[Work item] Go line by line through the records below. Copy whichever lines contain the string "camera".

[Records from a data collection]
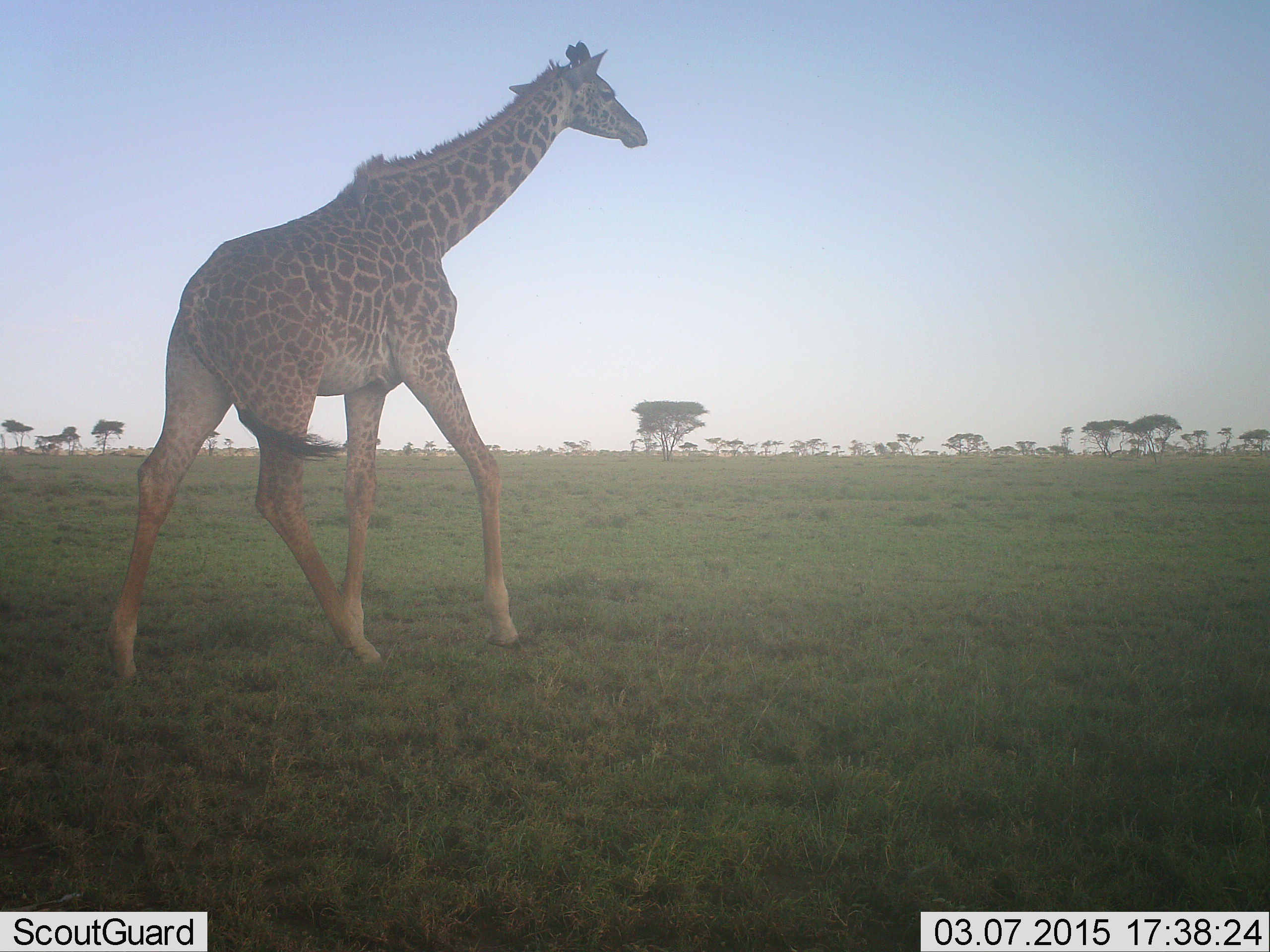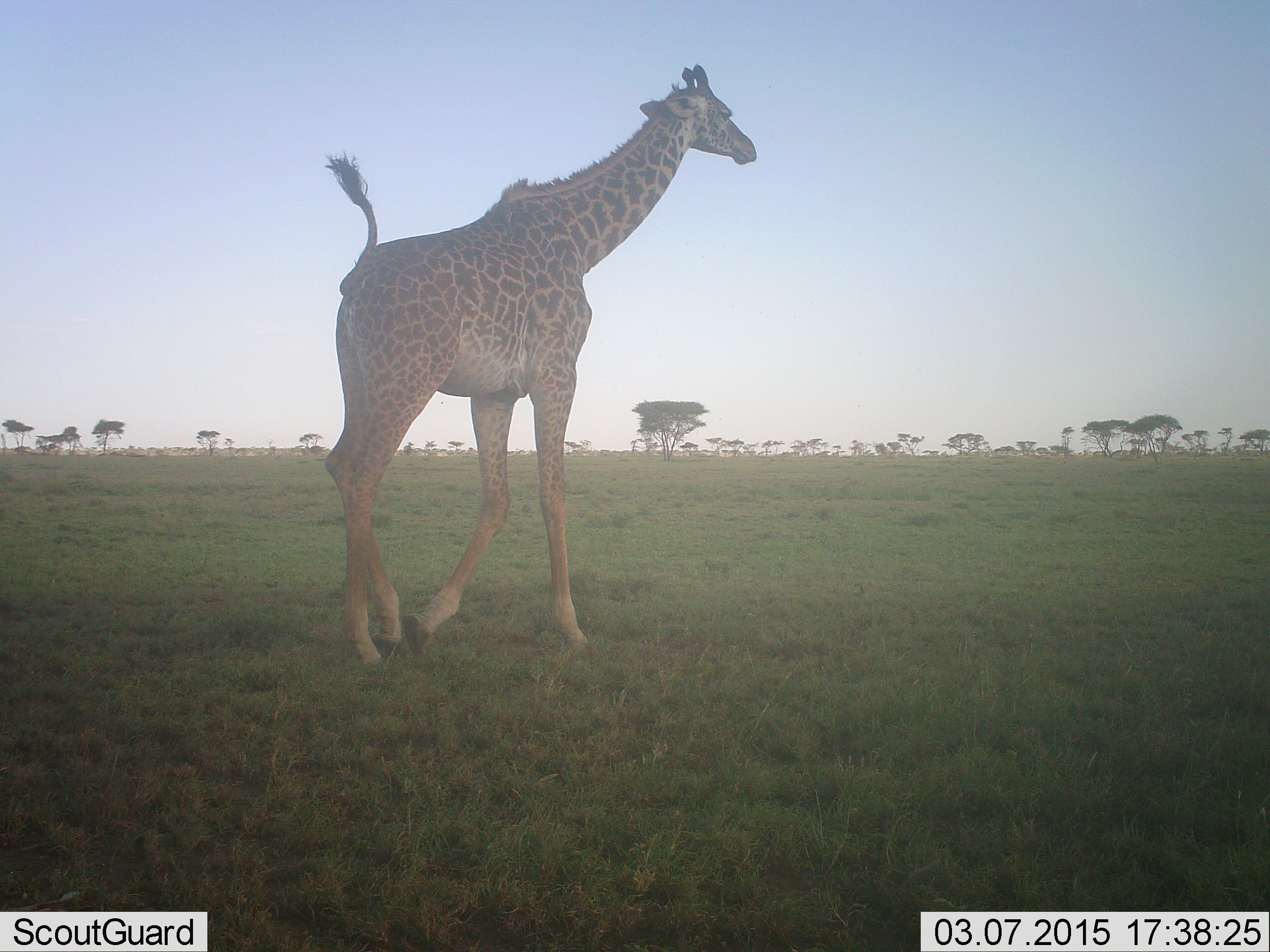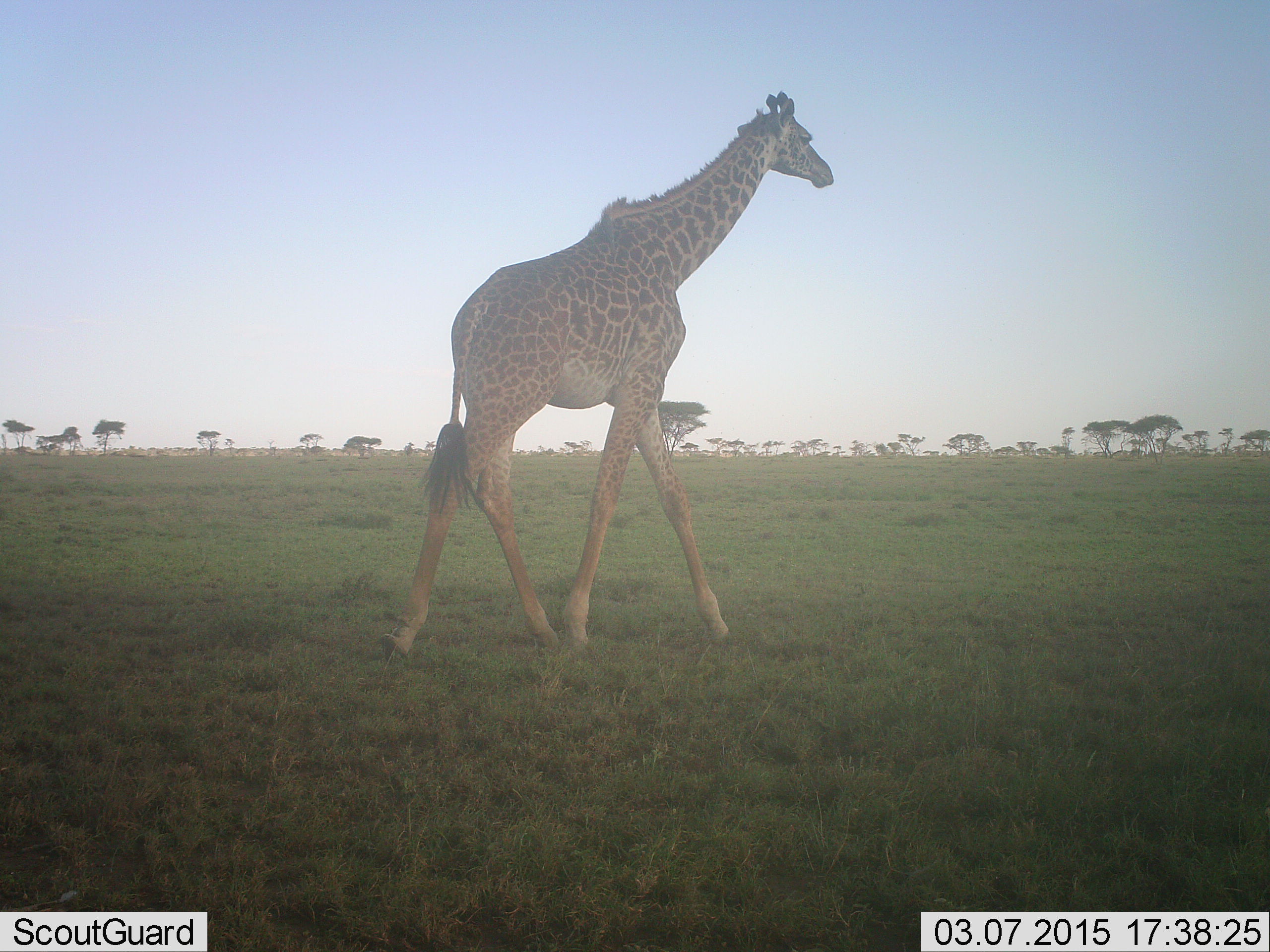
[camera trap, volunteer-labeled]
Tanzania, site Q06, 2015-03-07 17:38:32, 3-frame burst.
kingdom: Animalia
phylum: Chordata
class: Mammalia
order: Artiodactyla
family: Giraffidae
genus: Giraffa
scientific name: Giraffa camelopardalis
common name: giraffe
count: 1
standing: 20%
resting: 0%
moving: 100%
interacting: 0%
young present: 0%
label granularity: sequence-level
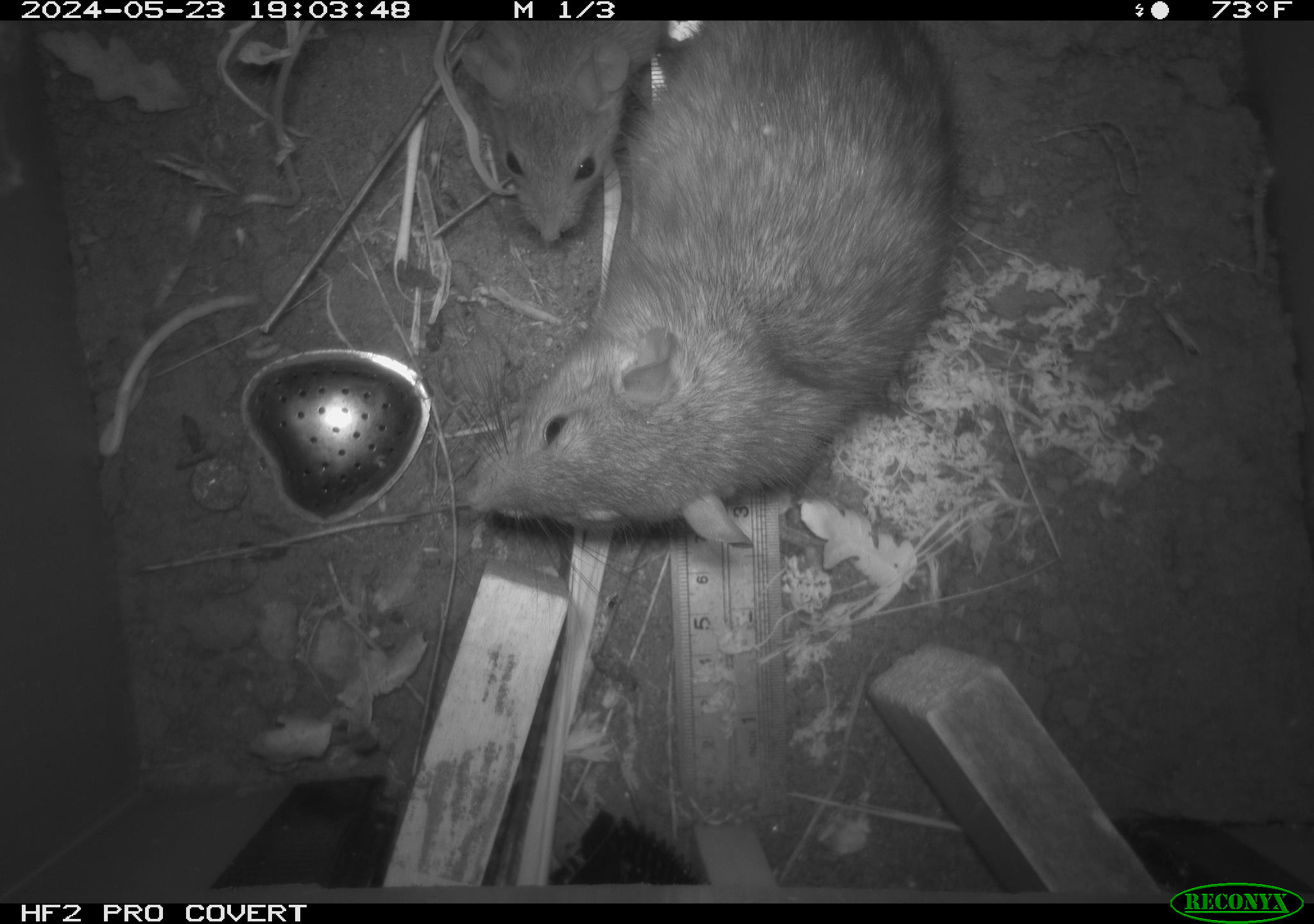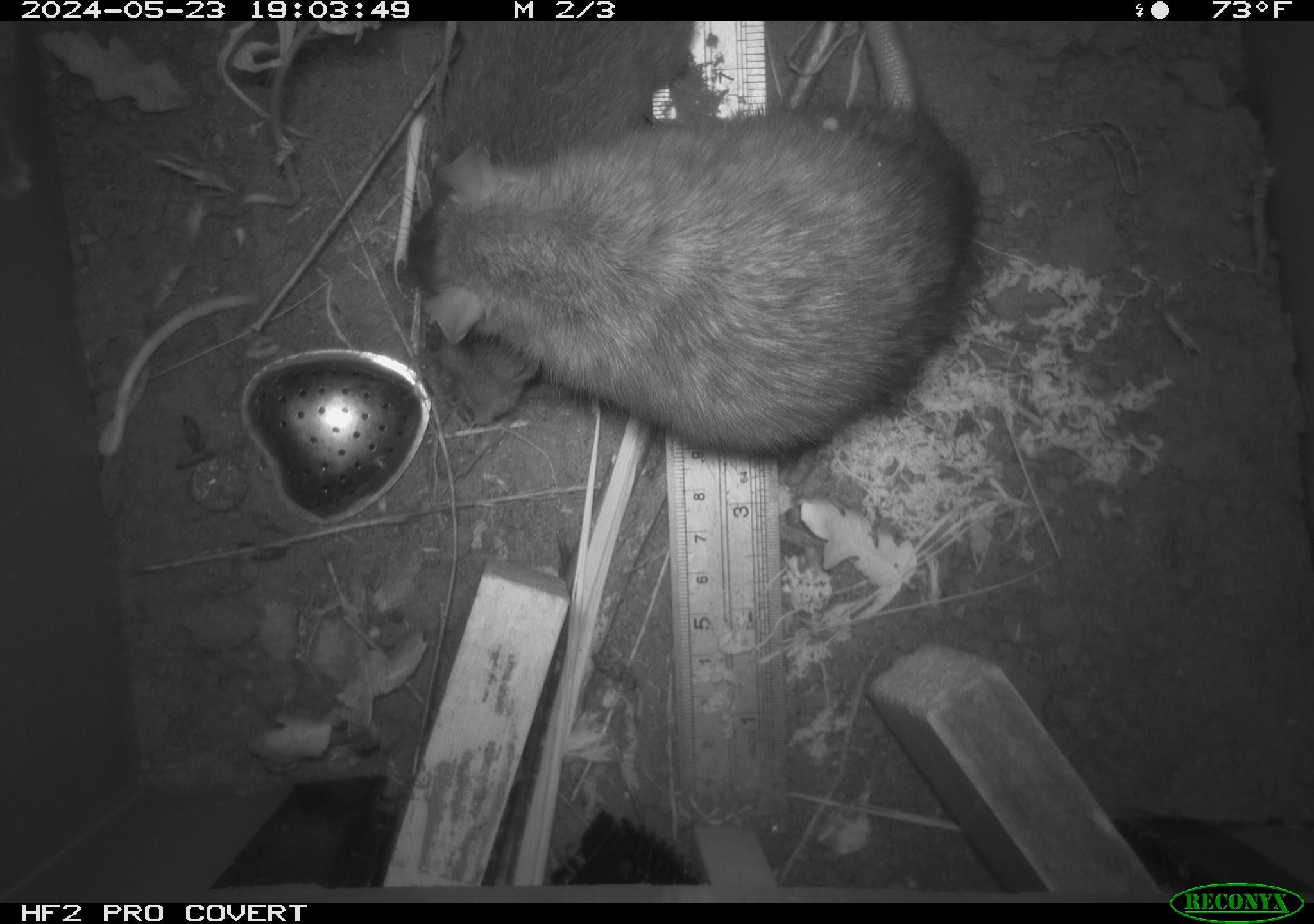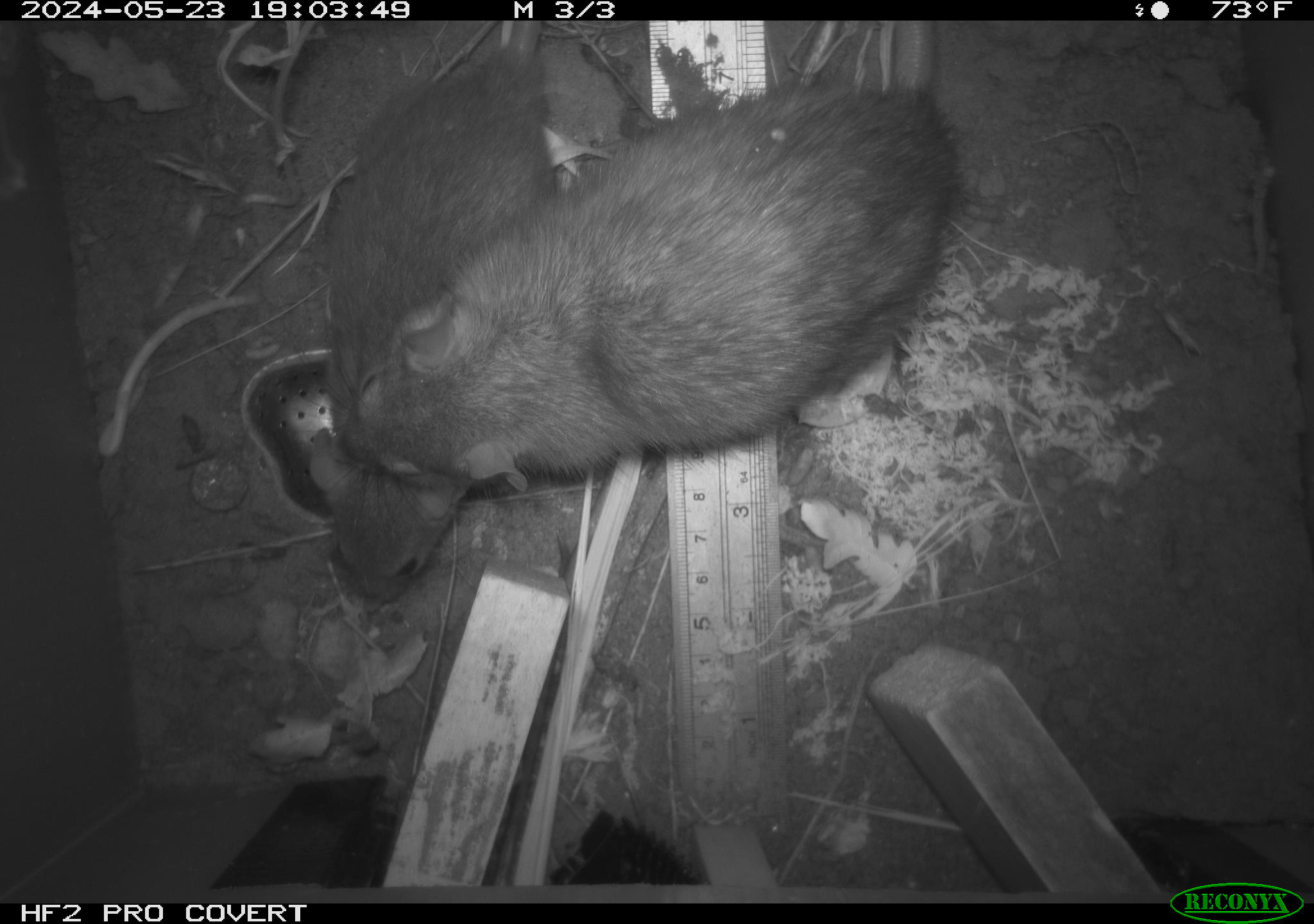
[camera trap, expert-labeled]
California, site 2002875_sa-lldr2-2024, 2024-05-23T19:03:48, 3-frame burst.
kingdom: Animalia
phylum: Chordata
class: Mammalia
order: Rodentia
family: Muridae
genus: Rattus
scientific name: Rattus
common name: rat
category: rattus species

[Problem solution]
[camera trap, volunteer-labeled]
[camera trap, expert-labeled]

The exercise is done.